Exercise instructions
(a) According to the nursing workforce report, what kind of mental health supports must employers fund for nurses?
(b) In the nursing workforce report, retype the stretch from "- Provincial and" through "and system-level decision-making." with no changes.

Document text
⟨

Today’s Nurse: What contemporary Canadian nurses need to stay in the workforce for the longevity of their career outlines the importance of protecting, engaging and respecting the current and future nursing workforce to improve retention and make nursing in Canada sustainable for the future. The report was authored by Dr. Kim McMillan, RN, PhD, CHPCN(C), an Associate Professor of Nursing at the University of Ottawa.
The report’s recommendations are the following.
Protect nurses
- Federal, provincial and territorial governments must mandate minimum nurse-patient ratios to protect care quality and reduce burnout.
- Provincial and territorial governments should establish jurisdictional legislation to mandate employer accountability for workplace safety, strengthen accountability and enforcement.
- Employers should implement mandatory standardized employer-delivered training for all security personnel.
- Employers must fund uncapped trauma-informed mental health supports for nurses.
- Federal, provincial and territorial governments must strengthen staffing accountability mechanisms to protect nurses’ licensure and patient safety.
- Employers and accreditation bodies should embed moral safety as a measurable outcome in health system evaluation.
- Employers should build nurse leadership capacity and reform frontline management structures.
Engage nurses
- Employers, unions, and federal, provincial and territorial governments must embed frontline nurses in organizational and system-level decision-making.
- Employers and unions must reform scheduling practices to include nurse-led flexible models that meet patient needs and adhere to collective agreements.
- Employers and unions must establish formal protected mentorship and preceptorship roles within nursing full-time equivalents (FTEs).
- Provincial governments should establish, where they do not already exist, provincial chief nursing officers (CNOs) with decision-making authority. All federal, provincial and territorial CNOs should be provided with sufficient staff and resources to fulfill their mandate.

⟩

Material shown

⟨

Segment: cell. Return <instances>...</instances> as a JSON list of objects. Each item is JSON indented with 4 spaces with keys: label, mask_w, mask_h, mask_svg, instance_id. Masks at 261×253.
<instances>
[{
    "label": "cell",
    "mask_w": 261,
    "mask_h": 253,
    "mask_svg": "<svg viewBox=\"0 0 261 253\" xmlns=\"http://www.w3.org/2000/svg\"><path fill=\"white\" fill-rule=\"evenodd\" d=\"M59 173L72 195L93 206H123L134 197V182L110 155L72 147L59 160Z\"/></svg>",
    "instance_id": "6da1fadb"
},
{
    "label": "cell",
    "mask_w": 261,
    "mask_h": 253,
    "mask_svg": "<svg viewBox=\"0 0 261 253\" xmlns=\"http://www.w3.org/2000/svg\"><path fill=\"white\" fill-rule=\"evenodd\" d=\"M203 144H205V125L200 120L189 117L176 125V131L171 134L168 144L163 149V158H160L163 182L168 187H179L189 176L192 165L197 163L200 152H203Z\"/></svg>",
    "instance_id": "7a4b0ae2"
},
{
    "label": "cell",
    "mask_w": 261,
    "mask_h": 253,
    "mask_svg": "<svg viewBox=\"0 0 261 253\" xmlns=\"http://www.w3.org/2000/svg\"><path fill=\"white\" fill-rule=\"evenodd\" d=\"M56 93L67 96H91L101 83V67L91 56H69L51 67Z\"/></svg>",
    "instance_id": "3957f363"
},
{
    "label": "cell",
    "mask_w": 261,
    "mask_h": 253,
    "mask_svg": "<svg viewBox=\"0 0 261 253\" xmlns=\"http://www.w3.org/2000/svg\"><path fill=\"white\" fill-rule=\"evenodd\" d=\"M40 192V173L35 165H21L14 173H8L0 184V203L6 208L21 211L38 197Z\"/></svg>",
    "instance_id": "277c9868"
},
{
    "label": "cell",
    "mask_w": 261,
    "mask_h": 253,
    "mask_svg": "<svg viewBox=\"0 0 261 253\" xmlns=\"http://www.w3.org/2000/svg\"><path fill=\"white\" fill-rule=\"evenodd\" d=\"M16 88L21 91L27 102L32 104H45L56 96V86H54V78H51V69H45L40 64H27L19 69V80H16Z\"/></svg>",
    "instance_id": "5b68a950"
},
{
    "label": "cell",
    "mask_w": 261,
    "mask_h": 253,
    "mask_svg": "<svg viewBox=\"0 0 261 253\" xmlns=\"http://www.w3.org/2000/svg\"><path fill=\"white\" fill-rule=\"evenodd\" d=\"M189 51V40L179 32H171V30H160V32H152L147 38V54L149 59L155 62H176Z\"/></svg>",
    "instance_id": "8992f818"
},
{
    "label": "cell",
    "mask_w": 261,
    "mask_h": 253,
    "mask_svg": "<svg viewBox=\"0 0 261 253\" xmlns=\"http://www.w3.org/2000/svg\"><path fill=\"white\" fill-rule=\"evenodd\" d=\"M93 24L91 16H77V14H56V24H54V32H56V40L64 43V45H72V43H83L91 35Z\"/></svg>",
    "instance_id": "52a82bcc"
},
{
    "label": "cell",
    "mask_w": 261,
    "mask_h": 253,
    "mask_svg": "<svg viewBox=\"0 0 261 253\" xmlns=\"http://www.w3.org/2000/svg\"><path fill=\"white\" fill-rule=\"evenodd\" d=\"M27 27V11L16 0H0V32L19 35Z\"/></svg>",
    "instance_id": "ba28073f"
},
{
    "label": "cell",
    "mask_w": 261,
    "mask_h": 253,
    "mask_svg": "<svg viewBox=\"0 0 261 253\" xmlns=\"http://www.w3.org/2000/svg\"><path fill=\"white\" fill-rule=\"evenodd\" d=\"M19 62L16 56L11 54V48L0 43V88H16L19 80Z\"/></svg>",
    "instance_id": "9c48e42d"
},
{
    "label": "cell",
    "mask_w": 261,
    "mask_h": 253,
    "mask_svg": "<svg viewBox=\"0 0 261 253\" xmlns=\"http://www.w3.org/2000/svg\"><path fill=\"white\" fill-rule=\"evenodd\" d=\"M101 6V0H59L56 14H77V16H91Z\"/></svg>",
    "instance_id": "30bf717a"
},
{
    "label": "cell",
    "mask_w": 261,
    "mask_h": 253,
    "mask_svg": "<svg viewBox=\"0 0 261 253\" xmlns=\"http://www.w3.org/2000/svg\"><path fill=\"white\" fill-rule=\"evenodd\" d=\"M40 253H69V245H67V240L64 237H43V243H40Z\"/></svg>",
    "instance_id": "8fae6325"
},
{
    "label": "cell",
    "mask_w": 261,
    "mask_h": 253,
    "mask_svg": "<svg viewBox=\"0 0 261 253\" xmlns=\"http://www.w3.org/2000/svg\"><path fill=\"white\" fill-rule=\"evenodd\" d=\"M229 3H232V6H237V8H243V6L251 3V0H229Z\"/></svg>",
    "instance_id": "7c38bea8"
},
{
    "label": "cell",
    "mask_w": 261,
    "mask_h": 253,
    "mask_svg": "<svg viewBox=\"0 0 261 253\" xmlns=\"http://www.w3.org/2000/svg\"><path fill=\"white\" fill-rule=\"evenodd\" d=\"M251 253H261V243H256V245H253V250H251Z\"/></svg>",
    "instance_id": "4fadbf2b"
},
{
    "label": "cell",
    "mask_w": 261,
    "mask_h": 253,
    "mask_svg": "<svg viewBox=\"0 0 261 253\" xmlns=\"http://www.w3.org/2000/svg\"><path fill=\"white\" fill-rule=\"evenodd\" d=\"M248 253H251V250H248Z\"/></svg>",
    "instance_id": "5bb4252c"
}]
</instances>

⟩

Outputs for the tasks
(a) Uncapped trauma-informed mental health supports.

(b)
- Provincial and territorial governments should establish jurisdictional legislation to mandate employer accountability for workplace safety, strengthen accountability and enforcement.
- Employers should implement mandatory standardized employer-delivered training for all security personnel.
- Employers must fund uncapped trauma-informed mental health supports for nurses.
- Federal, provincial and territorial governments must strengthen staffing accountability mechanisms to protect nurses’ licensure and patient safety.
- Employers and accreditation bodies should embed moral safety as a measurable outcome in health system evaluation.
- Employers should build nurse leadership capacity and reform frontline management structures.
Engage nurses
- Employers, unions, and federal, provincial and territorial governments must embed frontline nurses in organizational and system-level decision-making.